- _Brief_
Please copy each line in the records below that contains the string "variability".

- _Data under study_
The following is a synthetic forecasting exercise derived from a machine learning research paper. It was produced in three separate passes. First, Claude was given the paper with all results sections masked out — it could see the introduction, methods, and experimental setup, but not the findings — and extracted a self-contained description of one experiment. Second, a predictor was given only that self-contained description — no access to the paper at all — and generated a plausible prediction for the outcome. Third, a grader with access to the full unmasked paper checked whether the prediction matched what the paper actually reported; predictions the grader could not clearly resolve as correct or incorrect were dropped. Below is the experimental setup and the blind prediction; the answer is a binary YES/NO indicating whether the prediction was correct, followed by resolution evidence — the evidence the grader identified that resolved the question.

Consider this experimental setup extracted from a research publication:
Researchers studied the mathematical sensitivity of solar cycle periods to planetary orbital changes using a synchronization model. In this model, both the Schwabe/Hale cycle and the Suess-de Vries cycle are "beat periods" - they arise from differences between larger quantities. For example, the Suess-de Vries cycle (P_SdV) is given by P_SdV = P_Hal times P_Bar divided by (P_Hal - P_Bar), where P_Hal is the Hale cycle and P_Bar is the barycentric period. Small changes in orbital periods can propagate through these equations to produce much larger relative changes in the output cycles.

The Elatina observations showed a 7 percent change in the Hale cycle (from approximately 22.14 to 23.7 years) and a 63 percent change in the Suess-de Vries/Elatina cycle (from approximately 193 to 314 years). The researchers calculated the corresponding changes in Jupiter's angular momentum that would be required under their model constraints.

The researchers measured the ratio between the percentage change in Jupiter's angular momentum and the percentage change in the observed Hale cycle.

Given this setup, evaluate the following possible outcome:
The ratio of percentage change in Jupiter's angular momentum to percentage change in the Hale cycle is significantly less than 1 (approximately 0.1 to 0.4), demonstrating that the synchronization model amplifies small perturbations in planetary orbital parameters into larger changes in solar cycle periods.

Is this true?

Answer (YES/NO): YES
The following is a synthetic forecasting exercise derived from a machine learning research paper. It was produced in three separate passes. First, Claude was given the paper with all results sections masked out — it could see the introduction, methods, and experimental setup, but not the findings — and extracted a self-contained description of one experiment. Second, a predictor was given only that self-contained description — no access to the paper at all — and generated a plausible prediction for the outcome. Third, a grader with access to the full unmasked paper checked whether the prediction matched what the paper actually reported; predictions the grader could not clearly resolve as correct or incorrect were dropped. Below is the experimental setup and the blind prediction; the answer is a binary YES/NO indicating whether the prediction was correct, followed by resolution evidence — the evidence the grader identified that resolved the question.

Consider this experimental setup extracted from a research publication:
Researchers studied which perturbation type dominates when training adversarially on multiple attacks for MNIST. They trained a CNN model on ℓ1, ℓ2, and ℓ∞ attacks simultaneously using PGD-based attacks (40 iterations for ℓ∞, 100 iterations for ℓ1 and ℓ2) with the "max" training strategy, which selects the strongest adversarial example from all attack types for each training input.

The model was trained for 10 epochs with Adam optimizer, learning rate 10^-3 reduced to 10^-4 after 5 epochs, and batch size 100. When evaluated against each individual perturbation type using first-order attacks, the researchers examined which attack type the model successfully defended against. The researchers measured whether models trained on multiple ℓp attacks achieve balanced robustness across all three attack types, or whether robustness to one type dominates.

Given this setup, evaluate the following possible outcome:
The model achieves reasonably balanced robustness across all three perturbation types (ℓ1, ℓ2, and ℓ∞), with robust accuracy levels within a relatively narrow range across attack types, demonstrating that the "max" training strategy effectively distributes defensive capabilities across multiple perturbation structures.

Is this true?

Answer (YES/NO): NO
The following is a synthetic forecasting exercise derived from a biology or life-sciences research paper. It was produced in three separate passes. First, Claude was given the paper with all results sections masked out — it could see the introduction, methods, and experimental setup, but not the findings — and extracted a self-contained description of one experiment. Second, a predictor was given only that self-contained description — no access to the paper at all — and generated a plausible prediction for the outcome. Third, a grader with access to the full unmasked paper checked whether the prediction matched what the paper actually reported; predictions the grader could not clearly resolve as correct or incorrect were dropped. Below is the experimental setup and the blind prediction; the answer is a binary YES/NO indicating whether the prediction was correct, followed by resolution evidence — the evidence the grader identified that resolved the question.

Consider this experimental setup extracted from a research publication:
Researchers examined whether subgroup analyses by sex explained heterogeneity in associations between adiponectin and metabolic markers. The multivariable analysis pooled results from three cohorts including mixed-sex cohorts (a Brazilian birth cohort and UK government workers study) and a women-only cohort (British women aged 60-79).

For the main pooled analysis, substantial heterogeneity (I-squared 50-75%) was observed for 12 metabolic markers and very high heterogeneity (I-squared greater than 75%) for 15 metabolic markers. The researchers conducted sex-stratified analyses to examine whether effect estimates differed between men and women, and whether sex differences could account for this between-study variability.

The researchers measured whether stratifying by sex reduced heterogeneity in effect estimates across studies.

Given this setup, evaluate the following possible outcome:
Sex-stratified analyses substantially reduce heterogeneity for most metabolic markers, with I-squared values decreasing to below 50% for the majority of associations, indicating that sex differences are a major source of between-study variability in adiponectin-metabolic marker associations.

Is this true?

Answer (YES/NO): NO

- _Result of this task_
For the main pooled analysis, substantial heterogeneity (I-squared 50-75%) was observed for 12 metabolic markers and very high heterogeneity (I-squared greater than 75%) for 15 metabolic markers. The researchers conducted sex-stratified analyses to examine whether effect estimates differed between men and women, and whether sex differences could account for this between-study variability.
Sex-stratified analyses substantially reduce heterogeneity for most metabolic markers, with I-squared values decreasing to below 50% for the majority of associations, indicating that sex differences are a major source of between-study variability in adiponectin-metabolic marker associations.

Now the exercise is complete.